YOUR TASK:
Copy the entries from the line containing "Within this given" through the end, putting "nearest" in place of "closest" and changing nothing else.

[Raw records]
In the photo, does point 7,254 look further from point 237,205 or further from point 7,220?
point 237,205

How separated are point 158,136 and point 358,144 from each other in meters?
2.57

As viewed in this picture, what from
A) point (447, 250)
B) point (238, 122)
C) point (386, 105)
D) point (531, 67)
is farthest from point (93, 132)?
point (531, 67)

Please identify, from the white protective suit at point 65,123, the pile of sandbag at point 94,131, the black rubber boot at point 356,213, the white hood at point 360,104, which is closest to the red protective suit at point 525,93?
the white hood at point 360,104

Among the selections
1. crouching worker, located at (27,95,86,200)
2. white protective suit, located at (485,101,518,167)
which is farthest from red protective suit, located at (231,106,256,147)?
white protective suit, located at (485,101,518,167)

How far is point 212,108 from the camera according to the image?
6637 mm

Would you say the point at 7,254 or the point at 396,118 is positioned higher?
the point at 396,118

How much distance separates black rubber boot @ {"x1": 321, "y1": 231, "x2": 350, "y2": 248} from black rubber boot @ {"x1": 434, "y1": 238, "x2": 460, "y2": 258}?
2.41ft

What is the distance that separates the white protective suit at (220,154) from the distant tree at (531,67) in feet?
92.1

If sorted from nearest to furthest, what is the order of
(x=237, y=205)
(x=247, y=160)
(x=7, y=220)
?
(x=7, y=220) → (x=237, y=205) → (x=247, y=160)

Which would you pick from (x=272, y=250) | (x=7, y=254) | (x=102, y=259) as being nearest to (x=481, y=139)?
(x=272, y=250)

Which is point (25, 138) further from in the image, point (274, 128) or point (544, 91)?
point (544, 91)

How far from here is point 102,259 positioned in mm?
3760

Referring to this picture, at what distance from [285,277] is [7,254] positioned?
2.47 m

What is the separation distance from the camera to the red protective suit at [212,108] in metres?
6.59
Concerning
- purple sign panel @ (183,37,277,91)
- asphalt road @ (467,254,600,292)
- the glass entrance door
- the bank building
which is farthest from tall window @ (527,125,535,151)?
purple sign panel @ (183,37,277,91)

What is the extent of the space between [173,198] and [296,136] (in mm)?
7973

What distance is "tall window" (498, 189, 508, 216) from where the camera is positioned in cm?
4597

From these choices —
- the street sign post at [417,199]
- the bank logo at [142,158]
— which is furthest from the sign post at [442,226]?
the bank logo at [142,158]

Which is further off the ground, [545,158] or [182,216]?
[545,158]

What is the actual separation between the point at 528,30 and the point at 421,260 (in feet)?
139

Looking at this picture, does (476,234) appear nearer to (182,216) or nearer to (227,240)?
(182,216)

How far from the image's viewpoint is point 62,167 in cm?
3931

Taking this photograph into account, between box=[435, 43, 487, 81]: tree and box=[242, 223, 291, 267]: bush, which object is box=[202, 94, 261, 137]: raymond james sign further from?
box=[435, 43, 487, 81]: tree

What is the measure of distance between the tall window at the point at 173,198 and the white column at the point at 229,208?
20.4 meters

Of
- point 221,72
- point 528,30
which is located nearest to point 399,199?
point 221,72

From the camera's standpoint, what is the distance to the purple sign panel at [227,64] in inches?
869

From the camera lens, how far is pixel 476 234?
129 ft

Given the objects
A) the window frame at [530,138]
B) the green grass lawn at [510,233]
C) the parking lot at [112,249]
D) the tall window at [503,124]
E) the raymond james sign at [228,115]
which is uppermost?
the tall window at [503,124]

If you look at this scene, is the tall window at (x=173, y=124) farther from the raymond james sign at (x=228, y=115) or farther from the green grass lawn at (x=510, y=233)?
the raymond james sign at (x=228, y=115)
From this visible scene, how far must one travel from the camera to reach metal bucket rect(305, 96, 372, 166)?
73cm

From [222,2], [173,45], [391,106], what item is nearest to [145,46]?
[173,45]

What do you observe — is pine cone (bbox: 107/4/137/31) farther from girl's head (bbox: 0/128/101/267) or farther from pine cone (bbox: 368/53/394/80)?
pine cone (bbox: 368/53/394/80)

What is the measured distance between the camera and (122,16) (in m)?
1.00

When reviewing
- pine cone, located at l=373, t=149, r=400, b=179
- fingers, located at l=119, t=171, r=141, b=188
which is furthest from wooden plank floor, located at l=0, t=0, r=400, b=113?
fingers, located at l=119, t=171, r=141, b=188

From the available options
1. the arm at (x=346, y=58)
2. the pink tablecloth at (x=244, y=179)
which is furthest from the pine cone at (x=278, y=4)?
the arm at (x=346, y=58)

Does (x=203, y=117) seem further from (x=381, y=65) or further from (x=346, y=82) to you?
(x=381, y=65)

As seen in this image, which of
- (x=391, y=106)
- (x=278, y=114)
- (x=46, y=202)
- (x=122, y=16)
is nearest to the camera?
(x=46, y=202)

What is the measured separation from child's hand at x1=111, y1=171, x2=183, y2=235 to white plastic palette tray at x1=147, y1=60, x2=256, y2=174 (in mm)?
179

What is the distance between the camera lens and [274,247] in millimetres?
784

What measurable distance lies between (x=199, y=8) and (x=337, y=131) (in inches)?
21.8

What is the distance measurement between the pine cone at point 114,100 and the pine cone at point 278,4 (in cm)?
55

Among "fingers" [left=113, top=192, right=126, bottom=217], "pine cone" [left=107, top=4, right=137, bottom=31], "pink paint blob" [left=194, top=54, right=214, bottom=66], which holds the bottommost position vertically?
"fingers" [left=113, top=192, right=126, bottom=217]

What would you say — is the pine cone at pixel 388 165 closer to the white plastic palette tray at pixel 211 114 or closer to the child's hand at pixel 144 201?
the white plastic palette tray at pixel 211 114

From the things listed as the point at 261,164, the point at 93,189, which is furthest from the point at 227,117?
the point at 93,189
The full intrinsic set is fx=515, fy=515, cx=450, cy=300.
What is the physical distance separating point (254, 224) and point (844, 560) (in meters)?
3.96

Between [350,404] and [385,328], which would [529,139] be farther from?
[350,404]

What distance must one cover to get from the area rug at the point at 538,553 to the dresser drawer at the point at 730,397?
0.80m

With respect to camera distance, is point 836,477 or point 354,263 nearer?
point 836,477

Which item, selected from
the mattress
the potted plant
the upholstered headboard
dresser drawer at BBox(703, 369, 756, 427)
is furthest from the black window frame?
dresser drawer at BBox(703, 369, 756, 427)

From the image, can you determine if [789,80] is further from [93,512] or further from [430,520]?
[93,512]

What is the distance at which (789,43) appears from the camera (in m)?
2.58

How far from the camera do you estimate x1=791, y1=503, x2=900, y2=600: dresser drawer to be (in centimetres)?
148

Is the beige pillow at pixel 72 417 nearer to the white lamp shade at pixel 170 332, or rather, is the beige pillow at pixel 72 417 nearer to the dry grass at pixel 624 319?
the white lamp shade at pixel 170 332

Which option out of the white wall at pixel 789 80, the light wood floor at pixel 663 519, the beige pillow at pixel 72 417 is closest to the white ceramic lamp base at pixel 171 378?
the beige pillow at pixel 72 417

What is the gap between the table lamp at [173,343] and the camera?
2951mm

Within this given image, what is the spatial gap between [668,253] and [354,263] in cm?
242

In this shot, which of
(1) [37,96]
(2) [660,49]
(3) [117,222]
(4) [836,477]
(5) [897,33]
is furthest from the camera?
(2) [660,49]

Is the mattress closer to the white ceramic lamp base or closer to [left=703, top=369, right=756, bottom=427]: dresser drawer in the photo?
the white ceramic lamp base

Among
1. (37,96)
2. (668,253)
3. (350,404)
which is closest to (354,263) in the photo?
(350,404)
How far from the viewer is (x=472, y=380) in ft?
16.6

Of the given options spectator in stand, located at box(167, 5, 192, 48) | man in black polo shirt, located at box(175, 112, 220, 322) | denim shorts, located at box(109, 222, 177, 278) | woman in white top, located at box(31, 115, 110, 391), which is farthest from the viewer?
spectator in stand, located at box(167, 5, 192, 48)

COMPLETE RESPONSE:
Within this given image, what is the spatial gap between [668,253] and [354,263] in cm?
242

In this shot, which of
(1) [37,96]
(2) [660,49]
(3) [117,222]
(4) [836,477]
(5) [897,33]
is furthest from the camera?
(2) [660,49]

Is the mattress closer to the white ceramic lamp base or closer to [left=703, top=369, right=756, bottom=427]: dresser drawer in the photo?
the white ceramic lamp base

Among
1. (37,96)
2. (668,253)
3. (350,404)
which is nearest to (354,263) in the photo?
(350,404)
How far from the viewer is (x=472, y=380) in ft?
16.6

Of the given options spectator in stand, located at box(167, 5, 192, 48) | man in black polo shirt, located at box(175, 112, 220, 322) | denim shorts, located at box(109, 222, 177, 278) | woman in white top, located at box(31, 115, 110, 391), which is farthest from the viewer?
spectator in stand, located at box(167, 5, 192, 48)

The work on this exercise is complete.